Using this model of a combination of research and development staff, the IST will help develop state-of-the-art data management capabilities for the iPC, design and implement new algorithms, and build and integrate workflow management components into the DEs. The core infrastructure team will then take the prototype DEs from the IST and turn them into production quality systems to be field tested and deployed.
The Core Infrastructure
The core infrastructure will contain computational facilities to support software development as well as the computing and visualization requirements of scientists doing computational modeling, analysis, data discovery, and other computing-intensive experiments. The core will contain shared-memory multiprocessors and clusters and provide an interface to grid computing facilities. It will also contain large storage systems to provide persistent, reliable, and effectively unbounded storage for plant science data. The repository will ensure that key data sets are preserved beyond the lifetime of the projects that produced them. It will also support reproducibility of experimental results by providing mechanisms to archive snapshots of experimental configurations, including all software and data used to generate a given set of results. The infrastructure will be developed and managed so that it is kept at the leading edge of technologies required to solve grand challenge problems in plant science.

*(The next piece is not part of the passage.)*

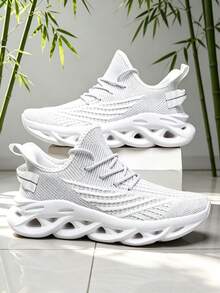 1 Pair White Lightweight Breathable Mesh Sock Shoes With Hollow Blade Sole, Casual Versatile - White - View 9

The iPC Infrastructure Development team will have a full-time staff to install, develop, document, and maintain software tools in support of Grand Challenge teams, administer the physical infrastructure, and provide help-desk support for users. The staff will also have a small research and development team to design, prototype, and eventually deploy software systems that are needed but not available elsewhere. For example, creating a ‘reproducible experiment’ archive as specified above is a hard, as yet unsolved problem. One key function of the infrastructure staff will be to insure scalability of the software to both large numbers of processors and large datasets.